WidthBucket¶

Overview¶

The width_bucket function assigns values to histogram buckets of equal width, returning the bucket number (1-indexed) where the input value falls. It partitions a range from minValue to maxValue into numBucket equal-width buckets and determines which bucket contains the input value.

Syntax¶

width_bucket(value, min_value, max_value, num_buckets)

// DataFrame API
import org.apache.spark.sql.functions.expr
df.select(expr("width_bucket(value, min_value, max_value, num_buckets)"))

Arguments¶

Argument	Type	Description
`value`	Double, YearMonthIntervalType, DayTimeIntervalType	The input value to be assigned to a bucket
`minValue`	Double, YearMonthIntervalType, DayTimeIntervalType	The minimum value of the histogram range
`maxValue`	Double, YearMonthIntervalType, DayTimeIntervalType	The maximum value of the histogram range
`numBucket`	Long	The number of buckets to create (must be positive)

Return Type¶

LongType - Returns the bucket number as a long integer.

Supported Data Types¶

Numeric: DoubleType for all three value parameters (value, minValue, maxValue)
Interval Types: YearMonthIntervalType or DayTimeIntervalType (all three value parameters must be the same interval type)
Bucket Count: LongType for the number of buckets parameter

All three value parameters (value, minValue, maxValue) must be of the same data type.

Algorithm¶

Divides the range [minValue, maxValue] into numBucket equal-width intervals
Calculates which bucket the input value falls into using the formula: bucket = floor((value - minValue) / bucket_width) + 1
Returns bucket numbers from 1 to numBucket for values within the range
Values below minValue return bucket 0, values above maxValue return bucket numBucket + 1
Uses double precision arithmetic internally, converting interval types to numeric values for computation

Partitioning Behavior¶

This expression does not affect data partitioning:

Preserves existing partitioning as it operates on individual rows
Does not require shuffle operations
Can be applied as a projection or filter predicate without repartitioning

Edge Cases¶

Null handling: Returns null if any input parameter is null (nullIntolerant = true)

- - -

▸ Instructions to follow
In the width_bucket documentation, what bucket number is returned for a value below minValue? Rely only on the width_bucket documentation above.

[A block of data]
- - -

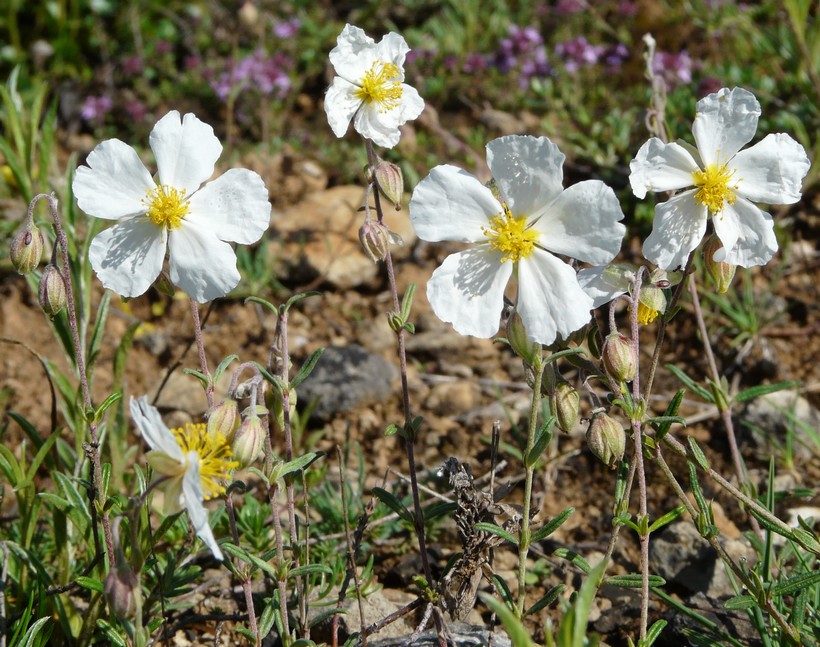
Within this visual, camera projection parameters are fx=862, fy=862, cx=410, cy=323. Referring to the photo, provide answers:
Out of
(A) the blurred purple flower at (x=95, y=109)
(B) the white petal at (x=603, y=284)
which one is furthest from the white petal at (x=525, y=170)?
(A) the blurred purple flower at (x=95, y=109)

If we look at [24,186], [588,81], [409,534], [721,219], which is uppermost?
[588,81]

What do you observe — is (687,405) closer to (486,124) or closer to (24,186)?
(486,124)

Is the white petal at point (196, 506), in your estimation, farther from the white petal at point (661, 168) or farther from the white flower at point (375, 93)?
the white petal at point (661, 168)

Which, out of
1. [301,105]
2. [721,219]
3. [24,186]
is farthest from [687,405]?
[301,105]

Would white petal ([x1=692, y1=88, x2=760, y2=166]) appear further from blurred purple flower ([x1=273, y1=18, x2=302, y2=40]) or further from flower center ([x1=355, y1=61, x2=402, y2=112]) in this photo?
blurred purple flower ([x1=273, y1=18, x2=302, y2=40])

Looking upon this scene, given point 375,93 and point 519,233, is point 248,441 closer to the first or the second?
point 519,233
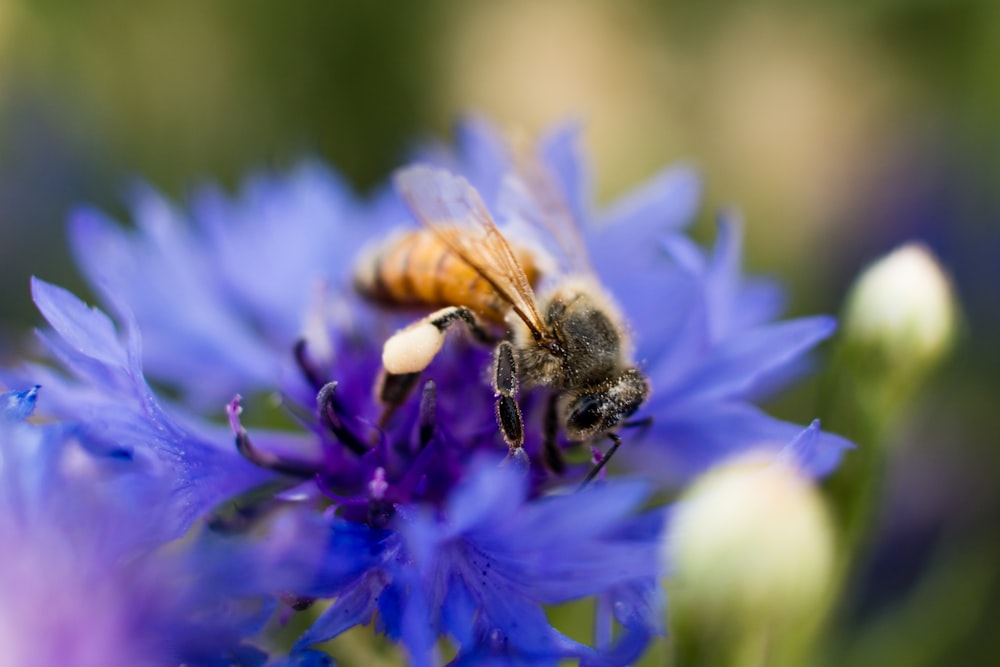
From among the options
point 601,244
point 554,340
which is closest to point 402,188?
point 554,340

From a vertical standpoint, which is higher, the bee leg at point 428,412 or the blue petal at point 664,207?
the blue petal at point 664,207

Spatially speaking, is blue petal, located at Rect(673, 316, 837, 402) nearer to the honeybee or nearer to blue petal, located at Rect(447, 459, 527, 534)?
the honeybee

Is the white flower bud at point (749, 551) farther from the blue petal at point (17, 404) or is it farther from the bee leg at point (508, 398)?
the blue petal at point (17, 404)

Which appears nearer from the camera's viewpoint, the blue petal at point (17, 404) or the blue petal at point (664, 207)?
the blue petal at point (17, 404)

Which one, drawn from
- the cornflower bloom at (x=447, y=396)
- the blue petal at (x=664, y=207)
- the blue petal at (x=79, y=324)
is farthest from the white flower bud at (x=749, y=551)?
the blue petal at (x=664, y=207)

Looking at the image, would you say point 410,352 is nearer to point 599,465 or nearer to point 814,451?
point 599,465

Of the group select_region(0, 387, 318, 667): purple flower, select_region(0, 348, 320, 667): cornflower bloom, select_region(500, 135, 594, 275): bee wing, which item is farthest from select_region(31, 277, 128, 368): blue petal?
select_region(500, 135, 594, 275): bee wing

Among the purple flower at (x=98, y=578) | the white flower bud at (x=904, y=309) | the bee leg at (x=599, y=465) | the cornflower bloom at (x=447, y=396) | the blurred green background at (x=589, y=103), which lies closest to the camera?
the purple flower at (x=98, y=578)

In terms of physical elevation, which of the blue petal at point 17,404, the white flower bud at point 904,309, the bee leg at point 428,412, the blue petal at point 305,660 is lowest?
the blue petal at point 305,660
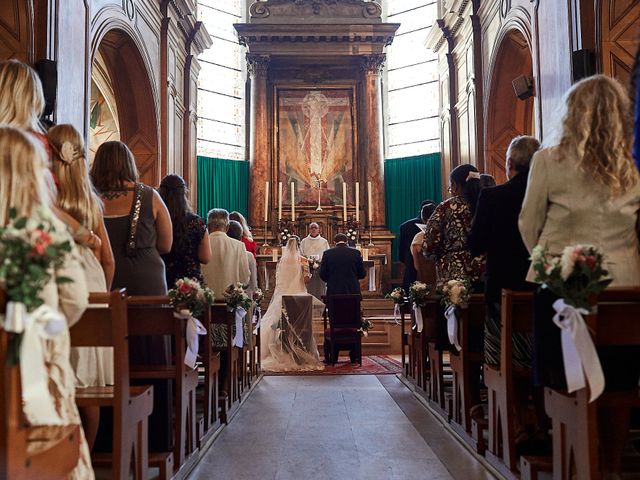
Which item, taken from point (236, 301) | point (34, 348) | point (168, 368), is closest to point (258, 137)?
point (236, 301)

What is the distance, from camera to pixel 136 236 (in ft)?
10.8

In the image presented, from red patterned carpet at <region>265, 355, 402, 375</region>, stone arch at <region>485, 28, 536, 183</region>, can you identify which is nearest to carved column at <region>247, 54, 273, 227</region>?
stone arch at <region>485, 28, 536, 183</region>

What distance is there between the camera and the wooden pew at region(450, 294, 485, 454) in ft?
12.7

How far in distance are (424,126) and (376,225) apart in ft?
9.55

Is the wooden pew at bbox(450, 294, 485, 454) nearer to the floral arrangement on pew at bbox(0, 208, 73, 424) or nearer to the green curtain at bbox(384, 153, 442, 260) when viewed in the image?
the floral arrangement on pew at bbox(0, 208, 73, 424)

- - -

▸ Exercise answer
Bucket 0.